_Dataset extract_

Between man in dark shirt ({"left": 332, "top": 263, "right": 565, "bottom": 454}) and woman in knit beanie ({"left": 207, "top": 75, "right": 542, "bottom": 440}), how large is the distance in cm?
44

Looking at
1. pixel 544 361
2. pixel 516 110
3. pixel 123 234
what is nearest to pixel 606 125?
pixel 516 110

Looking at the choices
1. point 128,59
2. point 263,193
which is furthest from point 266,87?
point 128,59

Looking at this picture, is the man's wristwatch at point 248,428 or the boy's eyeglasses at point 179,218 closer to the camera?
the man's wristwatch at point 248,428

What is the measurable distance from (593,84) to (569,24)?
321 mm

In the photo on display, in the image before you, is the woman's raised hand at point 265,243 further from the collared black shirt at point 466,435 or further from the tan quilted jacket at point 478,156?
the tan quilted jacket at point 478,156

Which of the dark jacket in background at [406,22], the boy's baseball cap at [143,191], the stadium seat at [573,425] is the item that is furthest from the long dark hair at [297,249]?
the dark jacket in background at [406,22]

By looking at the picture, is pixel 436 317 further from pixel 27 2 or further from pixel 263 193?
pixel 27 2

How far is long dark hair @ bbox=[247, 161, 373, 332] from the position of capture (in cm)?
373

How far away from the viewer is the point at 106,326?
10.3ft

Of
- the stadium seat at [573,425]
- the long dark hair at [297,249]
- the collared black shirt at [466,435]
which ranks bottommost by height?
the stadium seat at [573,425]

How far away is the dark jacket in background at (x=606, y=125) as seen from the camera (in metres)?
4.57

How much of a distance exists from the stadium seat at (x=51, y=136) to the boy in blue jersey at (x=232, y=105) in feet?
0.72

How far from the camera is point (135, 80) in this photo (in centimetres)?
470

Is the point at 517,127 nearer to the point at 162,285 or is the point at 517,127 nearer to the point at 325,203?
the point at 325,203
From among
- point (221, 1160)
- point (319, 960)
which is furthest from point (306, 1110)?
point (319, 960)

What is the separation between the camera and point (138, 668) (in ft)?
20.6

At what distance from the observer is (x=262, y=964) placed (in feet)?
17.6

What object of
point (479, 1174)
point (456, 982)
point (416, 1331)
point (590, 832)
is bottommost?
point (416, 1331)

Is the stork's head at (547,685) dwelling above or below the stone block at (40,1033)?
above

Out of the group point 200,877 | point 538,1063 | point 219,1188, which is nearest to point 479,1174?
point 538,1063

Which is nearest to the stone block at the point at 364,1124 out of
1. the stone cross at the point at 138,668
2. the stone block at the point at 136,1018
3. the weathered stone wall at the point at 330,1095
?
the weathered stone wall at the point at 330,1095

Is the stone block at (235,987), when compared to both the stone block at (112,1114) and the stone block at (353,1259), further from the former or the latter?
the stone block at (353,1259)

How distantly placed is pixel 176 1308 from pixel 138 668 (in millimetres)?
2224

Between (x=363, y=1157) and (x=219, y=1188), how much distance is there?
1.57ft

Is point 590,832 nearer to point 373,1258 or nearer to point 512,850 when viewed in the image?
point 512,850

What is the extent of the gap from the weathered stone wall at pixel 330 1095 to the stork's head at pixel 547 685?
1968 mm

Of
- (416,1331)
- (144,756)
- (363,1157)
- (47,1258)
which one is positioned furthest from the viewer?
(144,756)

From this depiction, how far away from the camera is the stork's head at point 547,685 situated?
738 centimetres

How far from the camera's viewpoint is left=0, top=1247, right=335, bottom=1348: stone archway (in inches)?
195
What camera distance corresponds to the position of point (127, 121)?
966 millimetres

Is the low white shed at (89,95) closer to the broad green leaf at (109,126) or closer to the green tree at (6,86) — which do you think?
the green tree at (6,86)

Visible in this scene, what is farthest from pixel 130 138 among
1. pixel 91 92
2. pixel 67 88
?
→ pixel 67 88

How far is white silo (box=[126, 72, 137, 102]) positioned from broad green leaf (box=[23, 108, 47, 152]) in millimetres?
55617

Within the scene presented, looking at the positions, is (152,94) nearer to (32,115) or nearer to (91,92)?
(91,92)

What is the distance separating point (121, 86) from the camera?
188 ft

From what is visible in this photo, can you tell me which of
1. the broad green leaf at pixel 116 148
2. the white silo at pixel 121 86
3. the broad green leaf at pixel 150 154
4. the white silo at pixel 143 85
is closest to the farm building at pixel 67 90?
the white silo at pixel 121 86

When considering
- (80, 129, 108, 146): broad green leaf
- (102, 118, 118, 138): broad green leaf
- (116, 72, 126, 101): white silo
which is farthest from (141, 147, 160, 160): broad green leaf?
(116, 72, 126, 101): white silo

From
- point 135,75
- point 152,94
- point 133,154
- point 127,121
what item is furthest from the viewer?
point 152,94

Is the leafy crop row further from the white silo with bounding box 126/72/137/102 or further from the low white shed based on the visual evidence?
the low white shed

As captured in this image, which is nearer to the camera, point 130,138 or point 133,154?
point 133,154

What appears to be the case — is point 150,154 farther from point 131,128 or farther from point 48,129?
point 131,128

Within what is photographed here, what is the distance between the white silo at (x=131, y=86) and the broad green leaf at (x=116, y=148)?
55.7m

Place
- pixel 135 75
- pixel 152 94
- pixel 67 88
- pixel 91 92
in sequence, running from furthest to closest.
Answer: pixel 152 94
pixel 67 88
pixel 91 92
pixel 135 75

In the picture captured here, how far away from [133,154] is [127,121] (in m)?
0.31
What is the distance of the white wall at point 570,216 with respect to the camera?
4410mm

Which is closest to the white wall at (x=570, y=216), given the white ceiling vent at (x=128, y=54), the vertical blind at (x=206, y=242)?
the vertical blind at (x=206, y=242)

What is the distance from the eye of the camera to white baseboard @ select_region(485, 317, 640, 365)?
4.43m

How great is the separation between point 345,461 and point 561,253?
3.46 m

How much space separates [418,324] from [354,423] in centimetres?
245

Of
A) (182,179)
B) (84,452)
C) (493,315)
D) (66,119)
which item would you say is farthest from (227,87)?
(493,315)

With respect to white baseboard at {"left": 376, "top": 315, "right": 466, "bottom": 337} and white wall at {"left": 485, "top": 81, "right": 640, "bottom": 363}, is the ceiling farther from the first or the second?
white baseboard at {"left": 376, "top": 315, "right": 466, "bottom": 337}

_The exercise_
Emit the records above again, exactly, with no line skipped.

_Written response_
Between man in dark shirt ({"left": 332, "top": 263, "right": 565, "bottom": 454}) and woman in knit beanie ({"left": 207, "top": 75, "right": 542, "bottom": 440}), how large is the distance in cm?
44

Looking at
1. pixel 544 361
2. pixel 516 110
3. pixel 123 234
what is nearest to pixel 606 125?
pixel 516 110

Looking at the choices
1. point 128,59
2. point 263,193
which is furthest from point 266,87?
point 128,59

Looking at this picture, is the man's wristwatch at point 248,428 or the boy's eyeglasses at point 179,218 closer to the camera?
the man's wristwatch at point 248,428

What is the measurable distance from (593,84) to (569,24)?
321 mm

In the photo on display, in the image before you, is the woman's raised hand at point 265,243 further from the collared black shirt at point 466,435 or further from the tan quilted jacket at point 478,156?
the tan quilted jacket at point 478,156

Which of the dark jacket in background at [406,22], the boy's baseball cap at [143,191], the stadium seat at [573,425] is the item that is furthest from the long dark hair at [297,249]?
the dark jacket in background at [406,22]

By looking at the picture, is pixel 436 317 further from pixel 27 2 or further from pixel 263 193?
pixel 27 2

How far is long dark hair @ bbox=[247, 161, 373, 332] from the position of capture (in cm)?
373

How far away from the viewer is the point at 106,326?
10.3ft

Of
- the stadium seat at [573,425]
- the long dark hair at [297,249]
- the collared black shirt at [466,435]
which ranks bottommost by height?
the stadium seat at [573,425]

How far away is the dark jacket in background at (x=606, y=125) as seen from the camera (in metres)?
4.57

How much of a distance exists from the stadium seat at (x=51, y=136) to the boy in blue jersey at (x=232, y=105) in feet?
0.72

How far from the camera is point (135, 80) in this photo (in centimetres)?
470

Is the point at 517,127 nearer to the point at 162,285 or is the point at 517,127 nearer to the point at 325,203?
the point at 325,203
From among
- point (221, 1160)
- point (319, 960)
which is furthest from point (306, 1110)?
point (319, 960)

What is the separation between the camera and point (138, 668) (in ft)?
20.6

At what distance from the observer is (x=262, y=964) placed (in feet)?
17.6

What object of
point (479, 1174)
point (456, 982)
point (416, 1331)
point (590, 832)
is bottommost?
point (416, 1331)

Is the stork's head at (547,685) dwelling above or below the stone block at (40,1033)?
above

Out of the group point 200,877 | point 538,1063 | point 219,1188, which is nearest to point 479,1174?
point 538,1063

Which is nearest to the stone block at the point at 364,1124 out of
1. the stone cross at the point at 138,668
2. the stone block at the point at 136,1018
3. the weathered stone wall at the point at 330,1095
?
the weathered stone wall at the point at 330,1095

Is the stone block at (235,987), when compared to both the stone block at (112,1114) and the stone block at (353,1259), further from the former or the latter?
the stone block at (353,1259)

How distantly placed is pixel 176 1308 from pixel 138 668 (in millimetres)?
2224

Between (x=363, y=1157) and (x=219, y=1188), how much distance is there?
1.57ft

Is point 590,832 nearer to point 373,1258 or nearer to point 512,850 when viewed in the image?
point 512,850

What is the extent of the gap from the weathered stone wall at pixel 330 1095 to the stork's head at pixel 547 685?
1968 mm

Of
- (416,1331)
- (144,756)
- (363,1157)
- (47,1258)
which one is positioned furthest from the viewer?
(144,756)

From this depiction, how far away from the camera is the stork's head at point 547,685 situated?
738 centimetres

How far from the camera's viewpoint is left=0, top=1247, right=335, bottom=1348: stone archway (in inches)?
195
What camera distance corresponds to the position of point (127, 121)?
966 millimetres

Is the low white shed at (89,95) closer to the broad green leaf at (109,126) or closer to the green tree at (6,86) — which do you think?
the green tree at (6,86)

Visible in this scene, what is farthest from pixel 130 138 among
1. pixel 91 92
2. pixel 67 88
?
→ pixel 67 88

How far is white silo (box=[126, 72, 137, 102]) positioned from broad green leaf (box=[23, 108, 47, 152]) in millimetres?
55617

Within the scene presented, looking at the positions, is (152,94) nearer to (32,115) or nearer to (91,92)?
(91,92)

What is the distance separating point (121, 86) from the camera?
188 ft

From what is visible in this photo, can you tell me which of
1. the broad green leaf at pixel 116 148
2. the white silo at pixel 121 86
3. the broad green leaf at pixel 150 154
4. the white silo at pixel 143 85
is closest to the farm building at pixel 67 90?
the white silo at pixel 121 86

When considering
- (80, 129, 108, 146): broad green leaf
- (102, 118, 118, 138): broad green leaf
- (116, 72, 126, 101): white silo
which is farthest from (141, 147, 160, 160): broad green leaf?
(116, 72, 126, 101): white silo

From
- point 135,75
- point 152,94
- point 133,154
- point 127,121
what item is furthest from the viewer?
point 152,94

Is the leafy crop row further from the white silo with bounding box 126/72/137/102 or further from the low white shed based on the visual evidence?
the low white shed

As captured in this image, which is nearer to the camera, point 130,138 or point 133,154?
point 133,154

What appears to be the case — is point 150,154 farther from point 131,128 or farther from point 48,129?
point 131,128

Within what is photographed here, what is the distance between the white silo at (x=131, y=86) and the broad green leaf at (x=116, y=148)?
55.7m

Place
- pixel 135 75
- pixel 152 94
- pixel 67 88
- pixel 91 92
in sequence, running from furthest to closest.
Answer: pixel 152 94
pixel 67 88
pixel 91 92
pixel 135 75

In the picture captured here, how far away from [133,154] is [127,121] (in m)?
0.31
What is the distance of the white wall at point 570,216 with respect to the camera?
4410mm

Which is closest to the white wall at (x=570, y=216), given the white ceiling vent at (x=128, y=54), the vertical blind at (x=206, y=242)?
the vertical blind at (x=206, y=242)

What is the distance from the eye of the camera to white baseboard @ select_region(485, 317, 640, 365)?
4.43m

How great is the separation between point 345,461 and point 561,253?
3.46 m

How much space separates [418,324] from [354,423] in centimetres?
245

Of
A) (182,179)
B) (84,452)
C) (493,315)
D) (66,119)
which item would you say is farthest from (227,87)?
(493,315)

With respect to white baseboard at {"left": 376, "top": 315, "right": 466, "bottom": 337} and white wall at {"left": 485, "top": 81, "right": 640, "bottom": 363}, is the ceiling farther from the first or the second?
white baseboard at {"left": 376, "top": 315, "right": 466, "bottom": 337}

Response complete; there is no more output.